- _SET TASK A_:
Pick out each line of the listing below that contains the word "distance" and copy those lines.

Community Media: Selected Clippings – 01/18/08 – Michigan Special Edition

Judges block Comcast channel switch
Warren wins local ruling; federal judge has similar decision.
by Mitch Hotts
Macomb Daily (MI)

A pair of court rulings late Monday appeared to have at least temporarily blocked Comcast’s controversial plans to switch community access channels but it wasn’t immediately clear whether the rulings had impacts on communities that are not involved in the lawsuits.   —>

Judges: Community access channels cannot be moved
Ann Arbor News (MI)

Comcast cannot move community access channels higher up the dial – and out of the reach of thousands of Michigan cable subscribers with analog televisions – under a temporary order issued earlier this week by a Macomb County judge.  Chief Circuit Judge David Viviano’s ruling could affect 400,000 Comcast customers statewide. Comcast is a major cable provider in Livingston County.   —>

Less access
Comcast channel plan not in public interest
Flint Journal First Edition (MI)

Comcast, having benefited richly over decades from its cable television monopoly in Michigan communities, should feel compelled to give something of value back.  Not much has been asked, although one small concession historically from Comcast to this community and others has been a public access channel for locally produced programming, which has been broadcast on Channel 17 in much of this area.

No more, says Comcast, which wants to relegate public access to a 900 number instead, freeing up the more convenient 17 for customers paying premium rates for exclusive programming.

[Extracted records]

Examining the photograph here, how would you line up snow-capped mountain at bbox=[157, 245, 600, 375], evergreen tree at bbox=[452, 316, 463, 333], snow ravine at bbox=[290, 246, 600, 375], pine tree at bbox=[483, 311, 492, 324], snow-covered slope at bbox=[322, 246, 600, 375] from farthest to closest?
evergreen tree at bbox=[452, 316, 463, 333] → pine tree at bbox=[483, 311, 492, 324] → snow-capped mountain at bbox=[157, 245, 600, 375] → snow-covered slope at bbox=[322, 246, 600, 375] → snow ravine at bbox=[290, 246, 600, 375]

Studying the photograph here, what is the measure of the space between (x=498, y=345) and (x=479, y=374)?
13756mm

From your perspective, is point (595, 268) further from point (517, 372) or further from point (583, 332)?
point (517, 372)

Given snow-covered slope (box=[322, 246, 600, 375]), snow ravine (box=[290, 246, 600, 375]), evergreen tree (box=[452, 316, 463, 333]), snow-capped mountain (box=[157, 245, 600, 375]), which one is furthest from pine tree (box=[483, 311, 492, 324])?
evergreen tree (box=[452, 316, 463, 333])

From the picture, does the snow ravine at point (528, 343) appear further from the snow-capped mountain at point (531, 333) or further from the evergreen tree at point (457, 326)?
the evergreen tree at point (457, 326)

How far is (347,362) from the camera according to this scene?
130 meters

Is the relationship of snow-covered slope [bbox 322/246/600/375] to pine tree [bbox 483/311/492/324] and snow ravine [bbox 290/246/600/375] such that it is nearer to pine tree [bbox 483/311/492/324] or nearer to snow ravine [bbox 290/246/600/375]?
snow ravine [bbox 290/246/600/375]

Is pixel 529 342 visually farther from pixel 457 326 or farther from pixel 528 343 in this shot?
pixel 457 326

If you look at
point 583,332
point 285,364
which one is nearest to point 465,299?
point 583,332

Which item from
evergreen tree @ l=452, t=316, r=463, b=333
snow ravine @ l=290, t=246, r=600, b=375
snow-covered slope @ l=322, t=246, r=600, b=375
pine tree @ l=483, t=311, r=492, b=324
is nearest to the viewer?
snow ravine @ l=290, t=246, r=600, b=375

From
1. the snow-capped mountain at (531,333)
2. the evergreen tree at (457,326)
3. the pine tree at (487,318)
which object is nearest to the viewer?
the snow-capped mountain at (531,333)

==

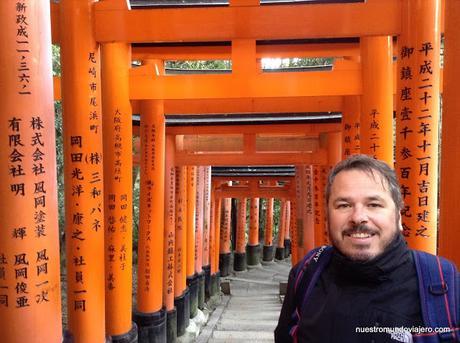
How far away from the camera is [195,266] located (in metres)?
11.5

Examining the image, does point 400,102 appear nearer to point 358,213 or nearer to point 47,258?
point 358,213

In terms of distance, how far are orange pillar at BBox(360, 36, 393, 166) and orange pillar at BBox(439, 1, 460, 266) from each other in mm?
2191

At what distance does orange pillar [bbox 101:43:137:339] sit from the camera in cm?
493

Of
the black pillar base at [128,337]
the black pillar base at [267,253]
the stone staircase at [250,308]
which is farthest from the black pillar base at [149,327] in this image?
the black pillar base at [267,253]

- _SET TASK B_:
Duplicate the Comcast clippings above, everything from "by Mitch Hotts" down to "First Edition (MI)".

- _RESPONSE A_:
In terms of distance, how far are orange pillar at BBox(360, 36, 393, 166) and orange pillar at BBox(439, 1, 460, 266) from each other in mm?
At what distance does orange pillar [bbox 101:43:137:339] sit from the camera in cm?

- _RESPONSE B_:
by Mitch Hotts
Macomb Daily (MI)

A pair of court rulings late Monday appeared to have at least temporarily blocked Comcast’s controversial plans to switch community access channels but it wasn’t immediately clear whether the rulings had impacts on communities that are not involved in the lawsuits.   —>

Judges: Community access channels cannot be moved
Ann Arbor News (MI)

Comcast cannot move community access channels higher up the dial – and out of the reach of thousands of Michigan cable subscribers with analog televisions – under a temporary order issued earlier this week by a Macomb County judge.  Chief Circuit Judge David Viviano’s ruling could affect 400,000 Comcast customers statewide. Comcast is a major cable provider in Livingston County.   —>

Less access
Comcast channel plan not in public interest
Flint Journal First Edition (MI)